Para transformar a gipsita em gesso é necessário um processo de calcinação que consome muita lenha. Desde a década de 1960, a caatinga tem sido convertida em carvão para alimentar essa indústria, sem a devida reposição da vegetação.
A busca por madeira cada vez mais distante, chegando a 700 km de distância do polo, tem encarecido o processo e reduzido a margem de lucro dos empresários. O custo da lenha já chega a R$ 230 por tonelada, enquanto a tonelada do gesso tem sido comercializada a R$ 250. A situação financeira das empresas está crítica.
As indústrias tornaram-se vítimas de sua própria irresponsabilidade ambiental. Até o presidente do sindicato patronal das Indústrias do Gesso do Araripe, Jefferson Araújo Duarte, admite que “o setor gesseiro enfrenta um colapso iminente”. É o que mostra a reportagem da revista semanal Fantástico, da TV Globo.
O polo gesseiro engloba 15 municípios pernambucanos: como Araripina, Ouricuri, Bodocó, Exu, Parnamirim, Trindade, Serrita, Santa Cruz, Moreilândia, Dormentes, Cedro, Granito, Ipubi, Santa Filomena e Terra Nova. Estima-se que mais de 80 mil pessoas tiram o seu sustento direta ou indiretamente da indústria do gesso na região
Na reportagem, o economista e consultor Werson Kaval afirma que o polo “gera muito emprego e renda para a região”, mas os benefícios econômicos não têm compensado os danos ambientais que agora ameaçam o próprio setor.
A devastação da Caatinga
Do ponto de vista ambiental, há ainda o agravante da falta de fiscalização, que permite o desmatamento e transporte irregular da lenha. A reportagem do Fantástico acompanhou uma blitz da Polícia Rodoviária Federal em Araripina (PE), que em poucas horas apreendeu quatro caminhões.
Em 2023 a apreensão de lenha de origem não comprovada aumentou em 500%. O engenheiro florestal Ivan Ighour estudou a devastação na Caatinga no polo gesseiro utilizando imagens de satélite de uma década. “Nosso estudo mostra que, anualmente, são retirados o equivalente a 11 mil campos de futebol da região do Araripe - tanto de forma legal quanto ilegal”, afirma Ivan Ighour Silva Sá.

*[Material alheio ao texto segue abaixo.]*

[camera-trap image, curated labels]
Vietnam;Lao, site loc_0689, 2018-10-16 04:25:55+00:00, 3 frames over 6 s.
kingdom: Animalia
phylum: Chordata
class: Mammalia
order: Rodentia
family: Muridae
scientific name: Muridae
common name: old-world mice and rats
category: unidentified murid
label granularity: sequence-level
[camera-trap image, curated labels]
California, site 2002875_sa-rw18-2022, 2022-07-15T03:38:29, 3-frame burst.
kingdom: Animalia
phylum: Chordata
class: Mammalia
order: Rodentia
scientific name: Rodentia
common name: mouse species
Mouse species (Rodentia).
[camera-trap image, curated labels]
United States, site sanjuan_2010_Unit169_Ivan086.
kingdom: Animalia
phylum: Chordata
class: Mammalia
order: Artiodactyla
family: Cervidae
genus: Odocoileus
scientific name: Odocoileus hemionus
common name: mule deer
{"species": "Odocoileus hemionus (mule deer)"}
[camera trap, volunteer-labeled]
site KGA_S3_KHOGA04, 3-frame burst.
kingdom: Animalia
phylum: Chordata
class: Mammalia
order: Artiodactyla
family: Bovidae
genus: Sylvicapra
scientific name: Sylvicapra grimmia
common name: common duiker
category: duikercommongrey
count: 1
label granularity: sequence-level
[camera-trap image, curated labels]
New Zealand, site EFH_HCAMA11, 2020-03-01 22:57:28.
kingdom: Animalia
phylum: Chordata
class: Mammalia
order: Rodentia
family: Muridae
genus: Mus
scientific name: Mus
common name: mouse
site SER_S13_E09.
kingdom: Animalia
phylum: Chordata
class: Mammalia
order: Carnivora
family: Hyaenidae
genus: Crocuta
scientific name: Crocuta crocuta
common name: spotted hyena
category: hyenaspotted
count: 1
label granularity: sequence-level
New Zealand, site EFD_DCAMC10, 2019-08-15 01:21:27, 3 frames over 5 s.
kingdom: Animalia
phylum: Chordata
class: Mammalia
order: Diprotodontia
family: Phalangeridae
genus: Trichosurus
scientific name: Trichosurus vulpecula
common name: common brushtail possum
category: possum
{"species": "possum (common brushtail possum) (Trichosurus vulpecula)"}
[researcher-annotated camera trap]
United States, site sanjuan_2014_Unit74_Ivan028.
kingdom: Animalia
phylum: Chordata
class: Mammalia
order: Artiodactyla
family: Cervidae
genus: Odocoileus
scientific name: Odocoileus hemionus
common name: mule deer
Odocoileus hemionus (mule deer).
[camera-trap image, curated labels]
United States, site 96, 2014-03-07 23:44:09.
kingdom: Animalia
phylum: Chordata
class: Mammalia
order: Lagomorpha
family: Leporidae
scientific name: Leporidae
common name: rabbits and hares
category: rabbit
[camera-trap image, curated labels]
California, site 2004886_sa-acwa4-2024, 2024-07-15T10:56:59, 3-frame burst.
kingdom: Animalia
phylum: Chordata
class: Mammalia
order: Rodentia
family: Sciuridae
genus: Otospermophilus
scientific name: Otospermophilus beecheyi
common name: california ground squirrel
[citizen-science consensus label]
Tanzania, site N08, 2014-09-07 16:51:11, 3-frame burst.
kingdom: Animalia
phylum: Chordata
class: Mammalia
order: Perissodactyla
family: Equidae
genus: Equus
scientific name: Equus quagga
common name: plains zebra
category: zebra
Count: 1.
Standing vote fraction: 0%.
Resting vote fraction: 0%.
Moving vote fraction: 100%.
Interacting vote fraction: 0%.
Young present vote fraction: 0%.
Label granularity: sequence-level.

A Caatinga é um bioma exclusivo do Brasil e há pesquisas indicando que este é o bioma brasileiro com maior capacidade de remoção de CO2 da atmosfera, sendo um importante aliado no enfrentamento ao aquecimento global. Mas, segundo o MapBiomas, hoje restam pouco mais de 57% da vegetação nativa da Caatinga no Nordeste.
A devastação da Caatinga contribui com o processo de desertificação da região do semiárido brasileiro, deixando a terra mais seca e vulnerável à ação solar. Recentemente foi percebida uma primeira região árida no Brasil, como resultado deste processo.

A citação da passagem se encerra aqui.